◆ To do:
Copy down every line of the data that follows exactly. Omit the pictures.

◆ Stored data:
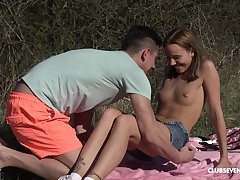 Outdoor copulation not later than picnic with regard to natural tits babe Poppy Pleasure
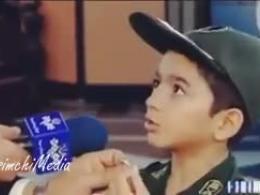 سوغاتی فرزند یک شهید مدافع حرم برای رهبر انقلاب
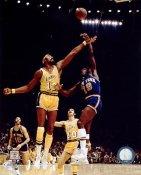 Willis Reed Vs Wilt Chamberlain New York Knicks SATIN 8X10 Photo LIMITED STOCK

◆ Expected output:
 Outdoor copulation not later than picnic with regard to natural tits babe Poppy Pleasure
 سوغاتی فرزند یک شهید مدافع حرم برای رهبر انقلاب
 Willis Reed Vs Wilt Chamberlain New York Knicks SATIN 8X10 Photo LIMITED STOCK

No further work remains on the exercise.